* Written task *
List every line in the records that contains the word "closest", and copy each such line in full.

* Available data *
········

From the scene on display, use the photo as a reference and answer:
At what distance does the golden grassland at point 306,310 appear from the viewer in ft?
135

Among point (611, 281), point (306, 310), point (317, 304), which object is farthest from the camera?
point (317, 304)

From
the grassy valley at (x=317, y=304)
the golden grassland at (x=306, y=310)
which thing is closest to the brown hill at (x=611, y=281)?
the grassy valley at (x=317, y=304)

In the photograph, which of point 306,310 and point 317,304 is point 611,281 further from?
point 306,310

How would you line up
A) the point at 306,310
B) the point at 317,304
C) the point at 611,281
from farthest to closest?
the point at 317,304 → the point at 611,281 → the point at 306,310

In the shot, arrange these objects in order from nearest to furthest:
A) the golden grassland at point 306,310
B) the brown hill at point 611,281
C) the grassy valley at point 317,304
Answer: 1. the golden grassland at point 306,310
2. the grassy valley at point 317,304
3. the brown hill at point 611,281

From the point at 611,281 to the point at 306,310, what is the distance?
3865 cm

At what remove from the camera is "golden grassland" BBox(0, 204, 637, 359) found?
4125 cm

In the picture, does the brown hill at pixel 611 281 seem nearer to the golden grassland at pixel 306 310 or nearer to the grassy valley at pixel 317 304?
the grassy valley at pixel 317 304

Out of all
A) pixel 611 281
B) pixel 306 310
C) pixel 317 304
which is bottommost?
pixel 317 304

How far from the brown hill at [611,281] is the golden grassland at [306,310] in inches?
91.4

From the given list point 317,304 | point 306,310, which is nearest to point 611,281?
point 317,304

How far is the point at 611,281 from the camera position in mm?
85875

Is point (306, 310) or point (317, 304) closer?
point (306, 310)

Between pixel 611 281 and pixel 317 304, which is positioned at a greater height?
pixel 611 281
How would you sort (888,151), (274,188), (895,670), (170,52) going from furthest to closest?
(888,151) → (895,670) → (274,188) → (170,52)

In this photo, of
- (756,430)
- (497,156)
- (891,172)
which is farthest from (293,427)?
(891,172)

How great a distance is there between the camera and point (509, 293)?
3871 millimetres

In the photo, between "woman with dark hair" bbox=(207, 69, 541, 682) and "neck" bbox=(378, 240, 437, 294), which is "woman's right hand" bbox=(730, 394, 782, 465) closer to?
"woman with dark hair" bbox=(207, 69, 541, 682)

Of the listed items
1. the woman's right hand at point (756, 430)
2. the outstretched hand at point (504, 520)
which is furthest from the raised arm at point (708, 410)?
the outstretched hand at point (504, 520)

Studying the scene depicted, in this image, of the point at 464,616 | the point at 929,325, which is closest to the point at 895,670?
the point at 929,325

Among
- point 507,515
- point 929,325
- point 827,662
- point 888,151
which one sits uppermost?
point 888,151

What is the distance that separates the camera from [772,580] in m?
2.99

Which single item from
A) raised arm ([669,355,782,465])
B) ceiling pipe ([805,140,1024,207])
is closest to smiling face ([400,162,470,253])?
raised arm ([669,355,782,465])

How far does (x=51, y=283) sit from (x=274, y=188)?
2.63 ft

········

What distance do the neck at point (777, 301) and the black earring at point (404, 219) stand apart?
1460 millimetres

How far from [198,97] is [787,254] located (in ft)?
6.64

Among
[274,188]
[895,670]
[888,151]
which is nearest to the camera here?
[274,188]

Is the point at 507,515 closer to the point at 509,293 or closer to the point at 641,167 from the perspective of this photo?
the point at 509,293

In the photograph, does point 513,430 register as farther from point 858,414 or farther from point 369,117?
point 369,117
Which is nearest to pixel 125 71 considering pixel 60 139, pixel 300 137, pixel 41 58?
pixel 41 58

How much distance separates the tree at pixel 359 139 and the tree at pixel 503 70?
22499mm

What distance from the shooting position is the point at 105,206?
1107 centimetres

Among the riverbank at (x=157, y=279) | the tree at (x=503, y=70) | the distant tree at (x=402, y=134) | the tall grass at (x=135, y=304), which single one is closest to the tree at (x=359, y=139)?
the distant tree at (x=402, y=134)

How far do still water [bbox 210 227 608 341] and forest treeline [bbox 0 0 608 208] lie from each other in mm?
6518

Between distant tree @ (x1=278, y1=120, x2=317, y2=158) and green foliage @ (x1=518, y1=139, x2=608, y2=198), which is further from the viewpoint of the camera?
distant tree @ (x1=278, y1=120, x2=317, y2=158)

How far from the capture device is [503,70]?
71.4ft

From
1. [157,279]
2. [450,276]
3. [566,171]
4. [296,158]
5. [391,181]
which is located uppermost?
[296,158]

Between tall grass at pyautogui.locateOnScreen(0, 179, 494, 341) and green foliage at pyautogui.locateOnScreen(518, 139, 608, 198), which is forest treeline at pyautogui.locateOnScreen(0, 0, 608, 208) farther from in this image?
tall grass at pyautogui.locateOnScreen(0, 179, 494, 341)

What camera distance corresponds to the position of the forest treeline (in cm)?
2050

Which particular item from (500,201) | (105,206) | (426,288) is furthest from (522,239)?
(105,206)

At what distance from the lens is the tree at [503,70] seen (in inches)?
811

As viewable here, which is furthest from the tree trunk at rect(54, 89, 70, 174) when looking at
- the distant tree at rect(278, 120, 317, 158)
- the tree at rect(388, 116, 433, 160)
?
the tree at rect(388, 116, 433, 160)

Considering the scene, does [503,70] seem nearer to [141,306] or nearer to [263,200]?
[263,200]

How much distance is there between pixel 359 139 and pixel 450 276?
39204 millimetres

········

* Exercise result *
which thing is closest to the brown hill at (x=611, y=281)?
from farthest to closest?
How would you sort (888,151), (274,188), (895,670), (170,52) going from furthest to closest?
Studying the scene depicted, in this image, of the point at 464,616 | the point at 929,325, which is closest to the point at 895,670?
is closest to smiling face ([400,162,470,253])?
Among the riverbank at (x=157, y=279) | the tree at (x=503, y=70) | the distant tree at (x=402, y=134) | the tall grass at (x=135, y=304), which single one is closest to the tree at (x=359, y=139)?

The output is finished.